Written problem 1 – Please collect every line of the listing below that contains the word "table", matching case exactly.

Excerpt provided –

--- START ---

The problem of building strength requires a versatile approach. Building strength is a non-linear process that is dependent on the person, their muscle, their history, and their current state. Fixed weight or fixed force exercises often provide short term increases but most people will quickly plateau, or level off with their training.
Traditional strength training machines do not provide an effective, safe, and efficient workout for a number of reasons. First, because of friction in the system, the eccentric phase of the workout is at a force lower than the concentric phase. Second, the chance of injury on a weight machine can be high due to the large, instantaneous forces that may be exerted onto human joints. These forces can lead to short term muscle and tendon injury, and long term joint problems. Finally, using a gravity influenced mass to create force adds considerable bulk and weight to the design of a machine.
What is needed, therefore, is a fitness device and system for providing a dynamically adjusted force for optimizing a workout and for collecting, storing, and transmitting data related to activity of the device.

SUMMARY

The above and other needs are met by a force controlled exercise device. In a first aspect, an actively controlled exercise device is provided having: a user output arm movably attached to a base frame and movable in at least a first exercise direction and a second exercise direction, wherein the first exercise direction corresponds to concentric work of a muscle of the user and the second exercise direction corresponds to eccentric work of the muscle of the user; an actuator attached between the user output arm and the base frame, the actuator including a motor and an output shaft connected to the user output arm; at least one position sensor attached to the actively controlled exercise device adjacent to the user output arm for detecting a position and velocity of the output arm; a load cell attached to the actively controlled exercise device adjacent to the actuator for detecting a force exerted on the user output arm; and a force controller in communication with the position sensor, the load cell, and the actuator for receiving data from the at least one sensor attached on the actively controlled exercise device and, in response to position, velocity, and force data received from the position sensor and load cell, activating the actuator to impart a force on the user output arm during an exercise repetition.
In one embodiment, the actuator is a linear actuator. In another embodiment, the actuator is a ball screw linear actuator.

--- END ---

Information provided –
--- START ---

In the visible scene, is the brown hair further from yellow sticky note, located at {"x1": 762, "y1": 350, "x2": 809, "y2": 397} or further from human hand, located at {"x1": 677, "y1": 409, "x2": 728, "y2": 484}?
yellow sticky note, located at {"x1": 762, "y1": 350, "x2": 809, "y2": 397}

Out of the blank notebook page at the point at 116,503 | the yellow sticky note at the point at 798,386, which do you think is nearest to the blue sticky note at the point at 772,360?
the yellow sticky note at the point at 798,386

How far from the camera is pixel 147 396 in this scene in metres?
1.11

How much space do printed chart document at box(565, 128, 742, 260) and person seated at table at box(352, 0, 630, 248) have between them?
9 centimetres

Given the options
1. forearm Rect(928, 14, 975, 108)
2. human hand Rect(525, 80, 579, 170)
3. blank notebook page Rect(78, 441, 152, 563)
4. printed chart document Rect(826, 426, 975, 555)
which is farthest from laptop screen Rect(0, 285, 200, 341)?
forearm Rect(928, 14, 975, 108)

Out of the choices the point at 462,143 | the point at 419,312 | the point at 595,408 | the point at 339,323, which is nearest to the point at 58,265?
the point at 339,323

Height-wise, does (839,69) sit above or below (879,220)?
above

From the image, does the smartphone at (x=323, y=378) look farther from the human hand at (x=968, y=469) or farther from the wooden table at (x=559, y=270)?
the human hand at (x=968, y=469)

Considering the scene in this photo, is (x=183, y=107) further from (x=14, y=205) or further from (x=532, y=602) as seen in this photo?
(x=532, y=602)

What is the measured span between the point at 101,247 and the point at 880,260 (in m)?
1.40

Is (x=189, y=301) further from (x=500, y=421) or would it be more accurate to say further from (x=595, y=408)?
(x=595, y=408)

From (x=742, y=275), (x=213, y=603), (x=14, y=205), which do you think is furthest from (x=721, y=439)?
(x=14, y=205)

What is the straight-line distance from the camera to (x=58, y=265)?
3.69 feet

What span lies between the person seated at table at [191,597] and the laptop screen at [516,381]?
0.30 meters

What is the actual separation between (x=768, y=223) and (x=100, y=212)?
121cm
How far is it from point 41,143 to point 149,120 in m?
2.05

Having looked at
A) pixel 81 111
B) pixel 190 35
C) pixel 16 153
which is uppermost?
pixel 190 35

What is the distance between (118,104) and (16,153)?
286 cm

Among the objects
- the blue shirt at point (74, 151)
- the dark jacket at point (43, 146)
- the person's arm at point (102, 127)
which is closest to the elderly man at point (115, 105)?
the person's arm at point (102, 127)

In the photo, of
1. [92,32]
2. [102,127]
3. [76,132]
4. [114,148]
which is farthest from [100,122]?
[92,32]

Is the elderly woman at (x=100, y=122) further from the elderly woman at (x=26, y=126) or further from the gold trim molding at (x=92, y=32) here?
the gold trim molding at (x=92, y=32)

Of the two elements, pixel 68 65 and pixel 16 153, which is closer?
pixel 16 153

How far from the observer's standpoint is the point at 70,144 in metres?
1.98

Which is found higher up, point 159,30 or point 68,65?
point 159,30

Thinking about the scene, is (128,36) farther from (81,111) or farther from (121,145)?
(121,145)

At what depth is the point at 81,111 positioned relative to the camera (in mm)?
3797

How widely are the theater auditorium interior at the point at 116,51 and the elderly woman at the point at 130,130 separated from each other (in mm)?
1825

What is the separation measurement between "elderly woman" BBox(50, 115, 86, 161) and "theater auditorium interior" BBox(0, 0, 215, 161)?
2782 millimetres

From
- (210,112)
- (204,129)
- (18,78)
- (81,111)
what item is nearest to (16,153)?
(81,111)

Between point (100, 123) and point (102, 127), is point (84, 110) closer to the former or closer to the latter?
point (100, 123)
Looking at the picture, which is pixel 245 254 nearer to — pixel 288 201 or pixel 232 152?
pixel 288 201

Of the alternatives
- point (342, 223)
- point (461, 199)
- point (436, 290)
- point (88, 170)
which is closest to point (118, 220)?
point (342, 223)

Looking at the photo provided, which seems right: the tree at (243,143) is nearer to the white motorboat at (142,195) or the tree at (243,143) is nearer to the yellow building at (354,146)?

--- END ---

Written problem 2 – Print a portion of the strength-training excerpt above word for word, beginning with "Traditional strength training" and ending after "of the device.".

Complete output 1 –
How much space do printed chart document at box(565, 128, 742, 260) and person seated at table at box(352, 0, 630, 248) have between them?
From the image, does the smartphone at (x=323, y=378) look farther from the human hand at (x=968, y=469) or farther from the wooden table at (x=559, y=270)?
What span lies between the person seated at table at [191,597] and the laptop screen at [516,381]?

Complete output 2 –
Traditional strength training machines do not provide an effective, safe, and efficient workout for a number of reasons. First, because of friction in the system, the eccentric phase of the workout is at a force lower than the concentric phase. Second, the chance of injury on a weight machine can be high due to the large, instantaneous forces that may be exerted onto human joints. These forces can lead to short term muscle and tendon injury, and long term joint problems. Finally, using a gravity influenced mass to create force adds considerable bulk and weight to the design of a machine.
What is needed, therefore, is a fitness device and system for providing a dynamically adjusted force for optimizing a workout and for collecting, storing, and transmitting data related to activity of the device.